For membrane-associated proteins like MmarC6_0973, additional considerations include the choice of detergent for extraction from membranes and maintaining an environment that prevents aggregation during purification steps .

How can researchers address variability in phosphate-regulated expression systems for MmarC6_0973?

To address variability in phosphate-regulated expression systems for MmarC6_0973, implement these methodological controls and standardization procedures:

• Media preparation standardization:

  • Use defined media with precisely controlled phosphate concentrations

  • Prepare large batches of base media and add phosphate separately to ensure consistency

  • Verify phosphate concentrations analytically before and during experiments

  • Account for phosphate contributed by inoculum by washing cells in phosphate-free media

• Growth condition controls:

  • Maintain strict temperature control (±0.5°C) throughout growth

  • Standardize inoculum density and growth phase

  • Monitor and maintain consistent pH throughout growth period

  • Establish uniform mixing/agitation protocols for all cultures

• Quantification standardization:

  • Implement internal standards for Western blot quantification

  • Use recombinant protein standards for absolute quantification

  • Include constitutively expressed control proteins for normalization

  • Perform technical replicates with multiple sample dilutions to ensure linearity

• Statistical approaches for variance control:

  • Calculate coefficients of variation across experiments

  • Implement outlier detection methods with clear inclusion/exclusion criteria

  • Use statistical tests appropriate for the observed data distribution

  • Report variability explicitly with confidence intervals rather than simple error bars

Table 2: Impact of Standardization Procedures on Experimental Variability

What are the emerging research directions for understanding UPF0290 proteins in archaea?

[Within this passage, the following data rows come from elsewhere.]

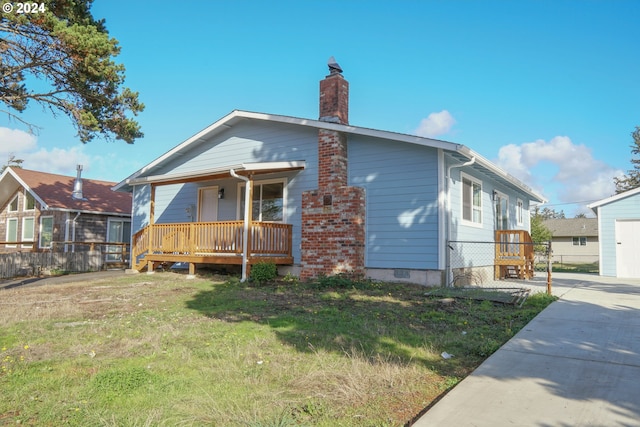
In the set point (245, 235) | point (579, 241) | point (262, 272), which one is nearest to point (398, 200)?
point (262, 272)

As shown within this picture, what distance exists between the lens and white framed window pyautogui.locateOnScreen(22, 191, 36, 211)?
2166cm

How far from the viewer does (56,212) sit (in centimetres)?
1972

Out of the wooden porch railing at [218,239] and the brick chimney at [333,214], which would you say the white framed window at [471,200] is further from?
the wooden porch railing at [218,239]

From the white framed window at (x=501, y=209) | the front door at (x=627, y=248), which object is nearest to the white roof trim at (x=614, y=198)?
the front door at (x=627, y=248)

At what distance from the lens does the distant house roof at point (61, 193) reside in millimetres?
19750

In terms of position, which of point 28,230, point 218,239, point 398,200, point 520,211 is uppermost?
point 520,211

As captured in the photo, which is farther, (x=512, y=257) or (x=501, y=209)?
(x=501, y=209)

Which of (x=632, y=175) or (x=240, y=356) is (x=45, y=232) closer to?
(x=240, y=356)

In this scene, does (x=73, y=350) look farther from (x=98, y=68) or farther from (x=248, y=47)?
(x=248, y=47)

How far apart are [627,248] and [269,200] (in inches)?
527

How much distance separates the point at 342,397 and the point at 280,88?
12.6m

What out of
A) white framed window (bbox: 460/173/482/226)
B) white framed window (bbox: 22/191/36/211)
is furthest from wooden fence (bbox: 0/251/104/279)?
white framed window (bbox: 460/173/482/226)

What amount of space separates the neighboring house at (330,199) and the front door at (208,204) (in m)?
0.03

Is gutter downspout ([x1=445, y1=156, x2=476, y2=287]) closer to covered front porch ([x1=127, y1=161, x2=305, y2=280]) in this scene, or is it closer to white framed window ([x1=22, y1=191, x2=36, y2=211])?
covered front porch ([x1=127, y1=161, x2=305, y2=280])
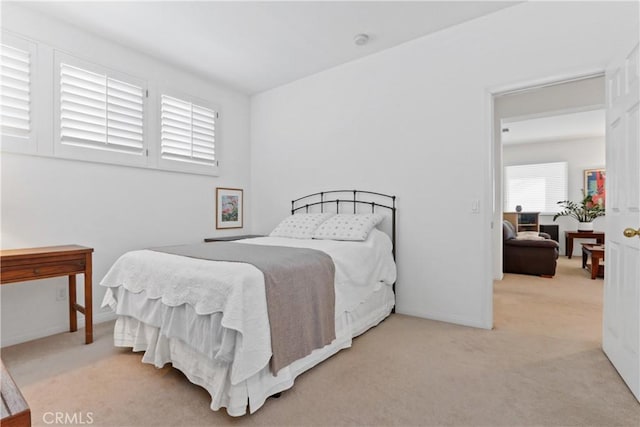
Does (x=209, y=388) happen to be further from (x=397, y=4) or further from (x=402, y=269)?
(x=397, y=4)

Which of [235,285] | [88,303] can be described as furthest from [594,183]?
[88,303]

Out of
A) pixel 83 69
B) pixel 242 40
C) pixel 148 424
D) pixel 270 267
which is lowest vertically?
pixel 148 424

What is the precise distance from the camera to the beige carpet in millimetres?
1626

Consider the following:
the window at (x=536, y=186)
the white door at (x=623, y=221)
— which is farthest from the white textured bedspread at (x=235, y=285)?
the window at (x=536, y=186)

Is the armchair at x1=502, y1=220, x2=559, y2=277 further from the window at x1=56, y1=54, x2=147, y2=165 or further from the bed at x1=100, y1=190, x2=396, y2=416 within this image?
the window at x1=56, y1=54, x2=147, y2=165

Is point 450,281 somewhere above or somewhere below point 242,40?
below

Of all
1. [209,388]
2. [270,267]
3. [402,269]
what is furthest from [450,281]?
[209,388]

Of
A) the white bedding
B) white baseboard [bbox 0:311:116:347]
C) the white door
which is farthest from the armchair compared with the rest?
white baseboard [bbox 0:311:116:347]

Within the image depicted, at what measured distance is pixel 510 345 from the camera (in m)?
2.45

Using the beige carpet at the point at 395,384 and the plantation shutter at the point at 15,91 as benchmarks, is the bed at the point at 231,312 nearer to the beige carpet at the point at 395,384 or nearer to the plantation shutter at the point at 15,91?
the beige carpet at the point at 395,384

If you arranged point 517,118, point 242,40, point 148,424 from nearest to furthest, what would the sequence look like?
point 148,424 → point 242,40 → point 517,118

Emerging research directions for UPF0290 proteins in archaea are focusing on integrating multiple levels of biological investigation to elucidate their functional significance. Key methodological approaches include:

• Systems biology integration:

  • Multi-omics studies combining transcriptomics, proteomics, and metabolomics

  • Network analysis to position UPF0290 proteins within archaeal cellular processes

  • Comparative genomics across diverse archaeal lineages to identify functional conservation patterns

• Structure-function relationships:

  • Cryo-EM and X-ray crystallography to determine three-dimensional structures

  • Molecular dynamics simulations to predict membrane interactions

  • Structure-guided mutagenesis to identify critical functional domains

• Ecological context exploration:

  • Investigation of expression patterns under environmentally relevant conditions

  • Analysis of UPF0290 proteins in archaeal communities via metaproteomics

  • Examination of selective pressures on UPF0290 genes in different habitats

• Biotechnological applications:

  • Development of archaeal expression systems using phosphate regulation

  • Engineering membrane proteins for enhanced stability in biotechnological applications

  • Utilizing archaeal systems for production of challenging recombinant proteins

The optimization of expression systems has already demonstrated that phosphate-regulated promoters can achieve 6% of total cellular protein expression, representing a 140% increase over constitutive promoters like PhmvA. These tools provide a foundation for deeper investigation of UPF0290 proteins and their roles in archaeal biology .

Through systematic application of these methodological approaches, researchers can address the significant knowledge gaps regarding UPF0290 proteins like MmarC6_0973, ultimately advancing our understanding of archaeal biology and potentially revealing novel biological principles with broader implications.